Transcribe each of the items below verbatim, keeping every character, number format and truncation mark as shown.
⟨
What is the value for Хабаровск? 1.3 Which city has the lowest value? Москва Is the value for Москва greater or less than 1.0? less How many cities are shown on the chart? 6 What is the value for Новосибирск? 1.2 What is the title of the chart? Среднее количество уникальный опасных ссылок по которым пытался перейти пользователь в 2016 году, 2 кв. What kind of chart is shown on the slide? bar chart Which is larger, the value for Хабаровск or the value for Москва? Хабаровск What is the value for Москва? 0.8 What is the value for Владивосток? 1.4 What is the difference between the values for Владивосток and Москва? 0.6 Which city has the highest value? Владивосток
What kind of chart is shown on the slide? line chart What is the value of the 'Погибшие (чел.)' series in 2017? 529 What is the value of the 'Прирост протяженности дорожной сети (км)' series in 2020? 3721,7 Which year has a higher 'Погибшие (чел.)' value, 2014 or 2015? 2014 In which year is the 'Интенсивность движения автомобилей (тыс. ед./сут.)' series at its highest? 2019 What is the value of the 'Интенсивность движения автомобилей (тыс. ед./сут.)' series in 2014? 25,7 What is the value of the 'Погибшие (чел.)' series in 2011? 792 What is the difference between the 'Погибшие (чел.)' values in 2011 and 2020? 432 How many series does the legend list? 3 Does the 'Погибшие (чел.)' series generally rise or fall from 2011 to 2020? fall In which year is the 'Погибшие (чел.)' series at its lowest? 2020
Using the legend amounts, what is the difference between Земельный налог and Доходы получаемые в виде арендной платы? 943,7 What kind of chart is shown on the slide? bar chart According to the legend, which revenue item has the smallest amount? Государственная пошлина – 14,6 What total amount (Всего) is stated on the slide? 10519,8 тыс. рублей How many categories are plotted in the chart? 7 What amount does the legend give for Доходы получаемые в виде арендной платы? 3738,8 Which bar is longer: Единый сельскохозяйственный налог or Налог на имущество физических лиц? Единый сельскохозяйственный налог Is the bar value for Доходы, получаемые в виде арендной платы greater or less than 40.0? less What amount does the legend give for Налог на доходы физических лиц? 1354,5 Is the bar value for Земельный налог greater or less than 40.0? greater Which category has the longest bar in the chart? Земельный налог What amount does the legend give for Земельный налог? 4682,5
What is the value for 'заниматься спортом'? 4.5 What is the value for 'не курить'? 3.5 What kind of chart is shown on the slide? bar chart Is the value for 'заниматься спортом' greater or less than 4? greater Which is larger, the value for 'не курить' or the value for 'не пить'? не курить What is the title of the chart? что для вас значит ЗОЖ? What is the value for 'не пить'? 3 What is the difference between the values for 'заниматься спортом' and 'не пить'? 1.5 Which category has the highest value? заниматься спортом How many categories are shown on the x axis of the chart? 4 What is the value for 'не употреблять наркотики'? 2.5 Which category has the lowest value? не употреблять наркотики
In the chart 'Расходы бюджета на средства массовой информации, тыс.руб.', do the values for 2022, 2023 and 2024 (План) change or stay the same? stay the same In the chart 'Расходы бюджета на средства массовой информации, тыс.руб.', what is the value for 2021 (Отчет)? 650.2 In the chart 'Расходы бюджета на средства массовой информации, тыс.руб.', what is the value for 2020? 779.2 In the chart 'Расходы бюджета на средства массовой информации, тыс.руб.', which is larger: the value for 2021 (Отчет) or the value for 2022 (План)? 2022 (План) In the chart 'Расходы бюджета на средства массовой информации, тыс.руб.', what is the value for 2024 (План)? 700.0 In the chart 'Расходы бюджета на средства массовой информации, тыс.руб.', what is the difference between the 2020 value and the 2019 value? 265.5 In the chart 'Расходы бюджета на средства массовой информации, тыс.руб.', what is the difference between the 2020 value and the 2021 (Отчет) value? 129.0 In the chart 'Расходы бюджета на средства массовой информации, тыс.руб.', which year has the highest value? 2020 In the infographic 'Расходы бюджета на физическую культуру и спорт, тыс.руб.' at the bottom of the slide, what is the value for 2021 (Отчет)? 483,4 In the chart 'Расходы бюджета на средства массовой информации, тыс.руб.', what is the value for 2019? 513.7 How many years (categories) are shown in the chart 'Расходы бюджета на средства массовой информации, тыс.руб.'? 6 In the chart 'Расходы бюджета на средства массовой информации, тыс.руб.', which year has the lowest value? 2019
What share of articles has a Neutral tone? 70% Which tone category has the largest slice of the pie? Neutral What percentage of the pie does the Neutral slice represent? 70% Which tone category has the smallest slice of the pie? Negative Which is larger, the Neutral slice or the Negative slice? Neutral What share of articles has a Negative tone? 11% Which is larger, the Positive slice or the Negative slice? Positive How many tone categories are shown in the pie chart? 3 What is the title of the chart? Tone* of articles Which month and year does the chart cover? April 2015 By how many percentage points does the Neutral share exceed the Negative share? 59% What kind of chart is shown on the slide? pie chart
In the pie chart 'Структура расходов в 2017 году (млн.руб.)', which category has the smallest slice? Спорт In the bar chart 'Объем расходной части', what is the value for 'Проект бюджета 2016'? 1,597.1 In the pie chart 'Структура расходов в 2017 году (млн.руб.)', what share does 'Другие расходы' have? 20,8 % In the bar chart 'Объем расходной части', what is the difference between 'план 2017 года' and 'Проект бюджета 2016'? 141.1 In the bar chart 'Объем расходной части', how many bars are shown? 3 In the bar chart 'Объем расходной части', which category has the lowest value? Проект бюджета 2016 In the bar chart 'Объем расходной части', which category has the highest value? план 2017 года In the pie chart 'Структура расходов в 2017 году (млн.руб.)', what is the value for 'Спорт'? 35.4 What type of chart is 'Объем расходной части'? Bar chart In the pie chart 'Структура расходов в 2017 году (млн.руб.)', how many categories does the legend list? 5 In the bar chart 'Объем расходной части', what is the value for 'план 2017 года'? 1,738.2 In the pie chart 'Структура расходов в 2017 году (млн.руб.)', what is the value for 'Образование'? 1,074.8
⟩
**ANSWER AREA**.
What is the value for Хабаровск? 1.3 Which city has the lowest value? Москва Is the value for Москва greater or less than 1.0? less How many cities are shown on the chart? 6 What is the value for Новосибирск? 1.2 What is the title of the chart? Среднее количество уникальный опасных ссылок по которым пытался перейти пользователь в 2016 году, 2 кв. What kind of chart is shown on the slide? bar chart Which is larger, the value for Хабаровск or the value for Москва? Хабаровск What is the value for Москва? 0.8 What is the value for Владивосток? 1.4 What is the difference between the values for Владивосток and Москва? 0.6 Which city has the highest value? Владивосток
What kind of chart is shown on the slide? line chart What is the value of the 'Погибшие (чел.)' series in 2017? 529 What is the value of the 'Прирост протяженности дорожной сети (км)' series in 2020? 3721,7 Which year has a higher 'Погибшие (чел.)' value, 2014 or 2015? 2014 In which year is the 'Интенсивность движения автомобилей (тыс. ед./сут.)' series at its highest? 2019 What is the value of the 'Интенсивность движения автомобилей (тыс. ед./сут.)' series in 2014? 25,7 What is the value of the 'Погибшие (чел.)' series in 2011? 792 What is the difference between the 'Погибшие (чел.)' values in 2011 and 2020? 432 How many series does the legend list? 3 Does the 'Погибшие (чел.)' series generally rise or fall from 2011 to 2020? fall In which year is the 'Погибшие (чел.)' series at its lowest? 2020
Using the legend amounts, what is the difference between Земельный налог and Доходы получаемые в виде арендной платы? 943,7 What kind of chart is shown on the slide? bar chart According to the legend, which revenue item has the smallest amount? Государственная пошлина – 14,6 What total amount (Всего) is stated on the slide? 10519,8 тыс. рублей How many categories are plotted in the chart? 7 What amount does the legend give for Доходы получаемые в виде арендной платы? 3738,8 Which bar is longer: Единый сельскохозяйственный налог or Налог на имущество физических лиц? Единый сельскохозяйственный налог Is the bar value for Доходы, получаемые в виде арендной платы greater or less than 40.0? less What amount does the legend give for Налог на доходы физических лиц? 1354,5 Is the bar value for Земельный налог greater or less than 40.0? greater Which category has the longest bar in the chart? Земельный налог What amount does the legend give for Земельный налог? 4682,5
What is the value for 'заниматься спортом'? 4.5 What is the value for 'не курить'? 3.5 What kind of chart is shown on the slide? bar chart Is the value for 'заниматься спортом' greater or less than 4? greater Which is larger, the value for 'не курить' or the value for 'не пить'? не курить What is the title of the chart? что для вас значит ЗОЖ? What is the value for 'не пить'? 3 What is the difference between the values for 'заниматься спортом' and 'не пить'? 1.5 Which category has the highest value? заниматься спортом How many categories are shown on the x axis of the chart? 4 What is the value for 'не употреблять наркотики'? 2.5 Which category has the lowest value? не употреблять наркотики
In the chart 'Расходы бюджета на средства массовой информации, тыс.руб.', do the values for 2022, 2023 and 2024 (План) change or stay the same? stay the same In the chart 'Расходы бюджета на средства массовой информации, тыс.руб.', what is the value for 2021 (Отчет)? 650.2 In the chart 'Расходы бюджета на средства массовой информации, тыс.руб.', what is the value for 2020? 779.2 In the chart 'Расходы бюджета на средства массовой информации, тыс.руб.', which is larger: the value for 2021 (Отчет) or the value for 2022 (План)? 2022 (План) In the chart 'Расходы бюджета на средства массовой информации, тыс.руб.', what is the value for 2024 (План)? 700.0 In the chart 'Расходы бюджета на средства массовой информации, тыс.руб.', what is the difference between the 2020 value and the 2019 value? 265.5 In the chart 'Расходы бюджета на средства массовой информации, тыс.руб.', what is the difference between the 2020 value and the 2021 (Отчет) value? 129.0 In the chart 'Расходы бюджета на средства массовой информации, тыс.руб.', which year has the highest value? 2020 In the infographic 'Расходы бюджета на физическую культуру и спорт, тыс.руб.' at the bottom of the slide, what is the value for 2021 (Отчет)? 483,4 In the chart 'Расходы бюджета на средства массовой информации, тыс.руб.', what is the value for 2019? 513.7 How many years (categories) are shown in the chart 'Расходы бюджета на средства массовой информации, тыс.руб.'? 6 In the chart 'Расходы бюджета на средства массовой информации, тыс.руб.', which year has the lowest value? 2019
What share of articles has a Neutral tone? 70% Which tone category has the largest slice of the pie? Neutral What percentage of the pie does the Neutral slice represent? 70% Which tone category has the smallest slice of the pie? Negative Which is larger, the Neutral slice or the Negative slice? Neutral What share of articles has a Negative tone? 11% Which is larger, the Positive slice or the Negative slice? Positive How many tone categories are shown in the pie chart? 3 What is the title of the chart? Tone* of articles Which month and year does the chart cover? April 2015 By how many percentage points does the Neutral share exceed the Negative share? 59% What kind of chart is shown on the slide? pie chart
In the pie chart 'Структура расходов в 2017 году (млн.руб.)', which category has the smallest slice? Спорт In the bar chart 'Объем расходной части', what is the value for 'Проект бюджета 2016'? 1,597.1 In the pie chart 'Структура расходов в 2017 году (млн.руб.)', what share does 'Другие расходы' have? 20,8 % In the bar chart 'Объем расходной части', what is the difference between 'план 2017 года' and 'Проект бюджета 2016'? 141.1 In the bar chart 'Объем расходной части', how many bars are shown? 3 In the bar chart 'Объем расходной части', which category has the lowest value? Проект бюджета 2016 In the bar chart 'Объем расходной части', which category has the highest value? план 2017 года In the pie chart 'Структура расходов в 2017 году (млн.руб.)', what is the value for 'Спорт'? 35.4 What type of chart is 'Объем расходной части'? Bar chart In the pie chart 'Структура расходов в 2017 году (млн.руб.)', how many categories does the legend list? 5 In the bar chart 'Объем расходной части', what is the value for 'план 2017 года'? 1,738.2 In the pie chart 'Структура расходов в 2017 году (млн.руб.)', what is the value for 'Образование'? 1,074.8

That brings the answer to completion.